Provided text:
***

Step into the water
Learning, unlearning, and the songs of liberation
“You gotta put one foot in front of the other, and lead with love.”
This powerful anthem, written by my dear friend Melanie DeMore, rippled through the chapel as the congregation responded to each line: “I know you’re scared, and I’m scared too; but here I am - right next to you.”
And then I began my sermon.
(The below is a composite of two sermons I gave at Congregation Beth El of Montgomery County this past weekend as artist-in-residence for Shabbat Shirah.)
Shabbat Shalom. What an honor to be back here, and to be here on Shabbat Shirah, where we lift up the power of singing together. As it was important for our ancestors, it is vital for us now, as we surely have our own seas to cross in America in 2026. I’m grateful to have a chance to speak to that. To do that best, I want to tell you my story.
My name is Micah Hendler, and I grew up right here, at Beth El. I sat in these seats, definitely squirming through services at times, but living for the moments when we got to sing. Some of you remember me as a kid singing duets with Hazzan Lubin and eventually founding Marak HaYom, the teen a cappella group that’s still meeting, more than 20 years later, and that you heard perform today.
For me, singing was never just about the music. It was about belonging. Growing up, I was a pretty awkward kid, and that followed me wherever I went - except in groups of people who were singing. When I sang, when I was part of a group making harmony together, I felt confident. I felt included. I felt like I had a place in the world.
Music was what kept me connected to this community, even through the times when I was wrestling with harder questions. It was my thread, my home.
And it’s that same thread - music as a way of building community, of creating belonging across difference - that would eventually lead me to the work I do now, as Founder & Artistic Director of the Jerusalem Youth Chorus.
When I was in high school, I went to Seeds of Peace, a summer camp in Maine that brought together teenagers from regions of conflict around the world. It changed the course of my life. Completely opened my eyes to perspectives I’d never encountered before. The Israeli-Palestinian conflict suddenly became real people with real stories, not just the simple narrative I’d grown up with.

***

Material supplied:
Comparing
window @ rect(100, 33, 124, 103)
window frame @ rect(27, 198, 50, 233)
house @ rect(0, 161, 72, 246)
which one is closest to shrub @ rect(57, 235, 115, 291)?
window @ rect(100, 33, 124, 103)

***

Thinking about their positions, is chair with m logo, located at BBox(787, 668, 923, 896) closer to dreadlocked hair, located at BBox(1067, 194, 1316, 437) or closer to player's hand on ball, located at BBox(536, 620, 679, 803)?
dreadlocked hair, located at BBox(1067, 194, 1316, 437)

***

Your assignment:
From the sermon text, extract the passage between "For me, singing" and "Jerusalem Youth Chorus.", inclusive. Rely only on the sermon text for what follows.

Exercise result:
For me, singing was never just about the music. It was about belonging. Growing up, I was a pretty awkward kid, and that followed me wherever I went - except in groups of people who were singing. When I sang, when I was part of a group making harmony together, I felt confident. I felt included. I felt like I had a place in the world.
Music was what kept me connected to this community, even through the times when I was wrestling with harder questions. It was my thread, my home.
And it’s that same thread - music as a way of building community, of creating belonging across difference - that would eventually lead me to the work I do now, as Founder & Artistic Director of the Jerusalem Youth Chorus.